Cada axioma tutela um valor, como igualdade, liberdade pessoal contra
arbitrariedades, direitos e liberdades políticas, certeza jurídica, controle
público das intervenções punitiva, etc. São dez axiomas propostas por
Ferrajoli. Nulla poena sine crimine. Nullum crimen sine lege. Nulla lex
poenalis sine necessitate. Nulla necessitas sine injuria. Nulla injuria sine
actione. Nulla actio sine culpa. Nulla judicium sine accustone. Nulla accusatio sine probatione. Nulla
probatio sine defensione. (Não há pena sem crime), (Não há crime sem lei).
Não há lei penal sem necessidade). (Não há necessidade sem ofensa ao bem
jurídico). Não há ofensa ao bem jurídico sem ação). (Não há ação sem culpa).
Não há culpa sem processo, (Não há processo sem acusação). Não há acusação sem
prova). Não há prova sem ampla defesa.

#### [O que fazer]
[a] Atualize o trecho do texto sobre os axiomas de Ferrajoli que vai de "Cada axioma tutela" até "sem ampla defesa.", colocando "isonomia" no lugar de "igualdade".
[b] Liste todos os valores que, segundo o texto sobre os axiomas de Ferrajoli, são tutelados pelos axiomas.

#### [Extrato dos dados]
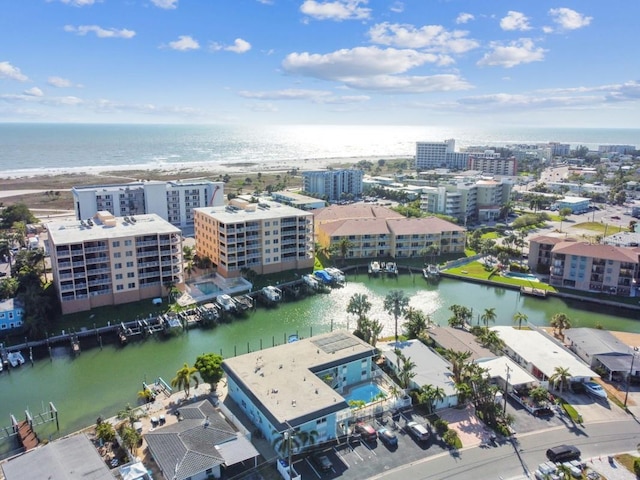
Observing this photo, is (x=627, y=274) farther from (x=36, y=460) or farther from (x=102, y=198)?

#### [Exercício resolvido]
[a]
Cada axioma tutela um valor, como isonomia, liberdade pessoal contra
arbitrariedades, direitos e liberdades políticas, certeza jurídica, controle
público das intervenções punitiva, etc. São dez axiomas propostas por
Ferrajoli. Nulla poena sine crimine. Nullum crimen sine lege. Nulla lex
poenalis sine necessitate. Nulla necessitas sine injuria. Nulla injuria sine
actione. Nulla actio sine culpa. Nulla judicium sine accustone. Nulla accusatio sine probatione. Nulla
probatio sine defensione. (Não há pena sem crime), (Não há crime sem lei).
Não há lei penal sem necessidade). (Não há necessidade sem ofensa ao bem
jurídico). Não há ofensa ao bem jurídico sem ação). (Não há ação sem culpa).
Não há culpa sem processo, (Não há processo sem acusação). Não há acusação sem
prova). Não há prova sem ampla defesa.

[b]
- igualdade
- liberdade pessoal contra arbitrariedades
- direitos e liberdades políticas
- certeza jurídica
- controle público das intervenções punitiva